In the wholesale market, electricity generators such as YTL are required to sell electricity to NEMS. Every half hour, generation companies submit bids to NEMS for the quantity and price of electricity they are able and willing to supply. Based on supply and demand, NEMS’s computer model generates a fixed price known as the Uniform Singapore Energy Price (“USEP”). The USEP represents the weighted average of all the nodal prices of nodes from which electricity is deemed to be withdrawn in that half hour. All bids that do not exceed the USEP are accepted, and generators whose bids are accepted will be called upon to supply electricity and are paid at the USEP.

In turn, NEMS sells electricity to energy retailers such as Seraya. The price of electricity sold to retailers is known as the Pool Price, which is derived, in the main, by adding an Hourly Energy Uplift Charge (“HEUC”) to the USEP.

In turn, energy retailers may only sell electricity to contestable consumers such as Denka. Contestable consumers are consumers with a high average electricity consumption of at least 2,000 kWh per month and are typically commercial or industrial entities.

If a contestable consumer does not wish to purchase electricity from a specific retailer, it may also purchase from the wholesale market, either from the Market Support Services Licensee (“MSSL”), ie, SP Services Ltd, at the Pool Price, or as a direct market customer registered with the EMC. Purchasing from one retailer, however, allows the parties to fix the price of electricity or peg the price to a different index, instead of being subject to fluctuations in the USEP and the Pool Price.

As between YTL, NEMS, Seraya and Denka, the pricing relationship between them is illustrated as follows:

(Diagram 1 – Pricing relationship in the gentailer structure)

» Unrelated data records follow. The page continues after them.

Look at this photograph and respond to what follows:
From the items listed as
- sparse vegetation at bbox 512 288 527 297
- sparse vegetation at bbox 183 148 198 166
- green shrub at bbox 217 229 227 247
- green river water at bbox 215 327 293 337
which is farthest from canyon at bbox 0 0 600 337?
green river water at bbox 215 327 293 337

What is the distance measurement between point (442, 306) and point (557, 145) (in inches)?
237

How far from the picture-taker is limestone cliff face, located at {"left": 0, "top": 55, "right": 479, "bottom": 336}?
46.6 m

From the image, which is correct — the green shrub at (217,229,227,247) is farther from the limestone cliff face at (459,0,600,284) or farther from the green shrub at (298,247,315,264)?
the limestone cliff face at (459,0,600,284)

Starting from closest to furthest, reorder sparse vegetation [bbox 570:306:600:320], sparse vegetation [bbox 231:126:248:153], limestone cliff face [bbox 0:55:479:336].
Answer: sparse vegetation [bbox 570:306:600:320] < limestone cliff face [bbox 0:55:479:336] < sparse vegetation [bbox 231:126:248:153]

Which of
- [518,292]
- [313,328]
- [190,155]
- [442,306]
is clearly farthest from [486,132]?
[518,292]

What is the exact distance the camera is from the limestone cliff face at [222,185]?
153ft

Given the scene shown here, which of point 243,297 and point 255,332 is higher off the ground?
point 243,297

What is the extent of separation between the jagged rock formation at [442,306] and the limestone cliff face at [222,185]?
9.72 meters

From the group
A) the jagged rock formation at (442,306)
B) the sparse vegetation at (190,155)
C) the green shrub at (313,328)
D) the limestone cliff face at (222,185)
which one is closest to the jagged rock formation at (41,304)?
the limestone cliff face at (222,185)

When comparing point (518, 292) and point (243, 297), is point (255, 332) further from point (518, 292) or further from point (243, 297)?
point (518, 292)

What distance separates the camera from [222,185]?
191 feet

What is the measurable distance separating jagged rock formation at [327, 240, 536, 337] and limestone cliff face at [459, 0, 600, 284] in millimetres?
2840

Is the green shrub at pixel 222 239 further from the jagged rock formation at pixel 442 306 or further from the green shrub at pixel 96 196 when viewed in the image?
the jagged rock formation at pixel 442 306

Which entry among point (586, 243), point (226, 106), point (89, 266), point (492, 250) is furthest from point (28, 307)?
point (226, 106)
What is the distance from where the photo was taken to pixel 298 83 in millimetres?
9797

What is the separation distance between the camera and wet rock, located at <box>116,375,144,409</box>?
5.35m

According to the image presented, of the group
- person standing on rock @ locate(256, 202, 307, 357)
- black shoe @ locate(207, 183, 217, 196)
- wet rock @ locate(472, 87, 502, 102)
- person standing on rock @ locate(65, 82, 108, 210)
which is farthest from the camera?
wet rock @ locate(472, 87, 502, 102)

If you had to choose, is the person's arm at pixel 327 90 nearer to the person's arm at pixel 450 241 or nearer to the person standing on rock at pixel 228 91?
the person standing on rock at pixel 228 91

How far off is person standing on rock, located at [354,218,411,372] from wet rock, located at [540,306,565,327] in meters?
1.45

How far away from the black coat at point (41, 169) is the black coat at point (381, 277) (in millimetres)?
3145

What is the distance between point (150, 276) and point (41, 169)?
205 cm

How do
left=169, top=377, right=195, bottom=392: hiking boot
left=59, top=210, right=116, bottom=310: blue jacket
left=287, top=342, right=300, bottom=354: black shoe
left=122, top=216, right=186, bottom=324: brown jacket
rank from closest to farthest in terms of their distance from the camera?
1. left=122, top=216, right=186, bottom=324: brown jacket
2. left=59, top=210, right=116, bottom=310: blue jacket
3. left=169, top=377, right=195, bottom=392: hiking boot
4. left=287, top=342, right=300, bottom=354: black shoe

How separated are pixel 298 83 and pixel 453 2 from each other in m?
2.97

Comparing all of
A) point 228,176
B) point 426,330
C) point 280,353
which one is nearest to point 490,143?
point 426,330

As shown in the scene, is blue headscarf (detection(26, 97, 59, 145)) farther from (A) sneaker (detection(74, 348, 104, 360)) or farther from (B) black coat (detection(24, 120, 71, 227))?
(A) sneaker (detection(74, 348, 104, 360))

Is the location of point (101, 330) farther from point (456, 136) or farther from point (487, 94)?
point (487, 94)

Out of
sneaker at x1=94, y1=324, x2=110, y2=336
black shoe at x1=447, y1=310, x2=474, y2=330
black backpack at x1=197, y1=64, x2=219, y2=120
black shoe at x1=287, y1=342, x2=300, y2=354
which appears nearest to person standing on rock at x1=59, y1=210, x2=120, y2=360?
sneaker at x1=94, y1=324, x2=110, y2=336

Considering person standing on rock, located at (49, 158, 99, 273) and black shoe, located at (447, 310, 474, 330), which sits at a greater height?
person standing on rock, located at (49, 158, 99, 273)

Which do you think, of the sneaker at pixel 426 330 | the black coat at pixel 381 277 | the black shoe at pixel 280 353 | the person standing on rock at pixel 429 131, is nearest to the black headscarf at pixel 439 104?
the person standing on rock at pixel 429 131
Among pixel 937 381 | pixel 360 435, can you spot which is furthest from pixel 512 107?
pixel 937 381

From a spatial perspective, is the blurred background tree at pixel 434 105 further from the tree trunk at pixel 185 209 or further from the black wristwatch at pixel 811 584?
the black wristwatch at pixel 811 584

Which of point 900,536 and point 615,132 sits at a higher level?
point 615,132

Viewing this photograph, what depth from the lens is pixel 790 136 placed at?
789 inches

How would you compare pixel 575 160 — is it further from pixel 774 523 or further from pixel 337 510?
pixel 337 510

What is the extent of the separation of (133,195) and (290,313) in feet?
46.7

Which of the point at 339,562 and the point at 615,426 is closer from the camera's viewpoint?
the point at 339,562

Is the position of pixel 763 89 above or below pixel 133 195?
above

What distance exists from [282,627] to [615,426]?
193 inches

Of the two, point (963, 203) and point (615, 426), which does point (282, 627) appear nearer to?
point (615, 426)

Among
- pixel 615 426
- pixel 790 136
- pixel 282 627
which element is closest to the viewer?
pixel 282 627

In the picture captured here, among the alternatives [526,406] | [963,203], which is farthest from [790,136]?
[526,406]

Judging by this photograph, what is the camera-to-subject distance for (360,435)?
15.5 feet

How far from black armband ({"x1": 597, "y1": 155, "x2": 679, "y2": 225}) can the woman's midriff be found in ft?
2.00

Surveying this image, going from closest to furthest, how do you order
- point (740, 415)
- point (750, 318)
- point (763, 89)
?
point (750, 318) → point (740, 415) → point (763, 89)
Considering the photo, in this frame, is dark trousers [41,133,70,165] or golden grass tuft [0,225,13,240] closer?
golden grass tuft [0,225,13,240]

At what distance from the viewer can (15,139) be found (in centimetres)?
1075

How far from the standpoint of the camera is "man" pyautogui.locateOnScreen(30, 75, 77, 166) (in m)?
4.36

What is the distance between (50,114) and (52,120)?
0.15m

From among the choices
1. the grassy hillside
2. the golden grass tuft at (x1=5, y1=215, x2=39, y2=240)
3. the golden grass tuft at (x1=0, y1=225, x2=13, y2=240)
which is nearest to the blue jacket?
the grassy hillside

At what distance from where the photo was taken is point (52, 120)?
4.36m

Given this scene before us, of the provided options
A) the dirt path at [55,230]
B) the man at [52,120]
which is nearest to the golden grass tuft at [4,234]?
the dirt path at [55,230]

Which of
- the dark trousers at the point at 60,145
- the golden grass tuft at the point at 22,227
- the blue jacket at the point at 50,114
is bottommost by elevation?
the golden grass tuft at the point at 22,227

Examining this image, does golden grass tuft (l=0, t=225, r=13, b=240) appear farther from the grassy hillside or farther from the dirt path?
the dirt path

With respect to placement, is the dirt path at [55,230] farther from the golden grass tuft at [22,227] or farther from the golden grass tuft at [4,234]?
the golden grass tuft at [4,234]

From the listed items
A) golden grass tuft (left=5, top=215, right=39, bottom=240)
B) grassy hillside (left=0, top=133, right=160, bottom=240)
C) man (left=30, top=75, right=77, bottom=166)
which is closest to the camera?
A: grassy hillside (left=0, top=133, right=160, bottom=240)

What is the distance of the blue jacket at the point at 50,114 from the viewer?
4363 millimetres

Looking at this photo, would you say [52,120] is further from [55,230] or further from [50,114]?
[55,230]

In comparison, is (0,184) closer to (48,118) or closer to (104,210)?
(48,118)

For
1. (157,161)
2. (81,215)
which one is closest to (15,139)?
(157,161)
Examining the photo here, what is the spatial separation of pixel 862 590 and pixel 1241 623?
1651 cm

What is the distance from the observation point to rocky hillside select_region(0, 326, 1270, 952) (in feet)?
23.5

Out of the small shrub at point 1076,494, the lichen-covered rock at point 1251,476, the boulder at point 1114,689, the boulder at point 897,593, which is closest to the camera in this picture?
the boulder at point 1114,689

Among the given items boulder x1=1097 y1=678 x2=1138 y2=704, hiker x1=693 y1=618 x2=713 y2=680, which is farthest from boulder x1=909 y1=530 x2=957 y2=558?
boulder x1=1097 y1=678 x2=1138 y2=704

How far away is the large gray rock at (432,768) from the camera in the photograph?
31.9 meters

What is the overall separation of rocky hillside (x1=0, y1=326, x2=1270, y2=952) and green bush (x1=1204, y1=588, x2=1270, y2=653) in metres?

We pause to note Seraya’s submission that in a gentailer, it is common for parties to enter into a contract for differences to enable the group as a whole to mitigate its exposure to the fluctuations of the USEP and Pool Price. YTL and Seraya had a Contract for Differences dated 1 April 2012 (“the CFD”) under which YTL bore most of the risk from Seraya’s contracts with its customers. Should Seraya suffer losses from its contract price being lower than the Pool Price, the CFD provided for YTL to pay the difference to Seraya. Conversely, if Seraya made a profit from its contract price being higher than the Pool Price, Seraya would pay a portion of the excess of the contract price over the Pool Price to YTL. We return to this point later as it assumes some significance in analysing Seraya’s remedies for breach of contract.

With this context in mind, we turn to the specifics of the parties’ contractual relationships.

The Steam Supply Agreement

Denka first became customers of Seraya in May 2005,...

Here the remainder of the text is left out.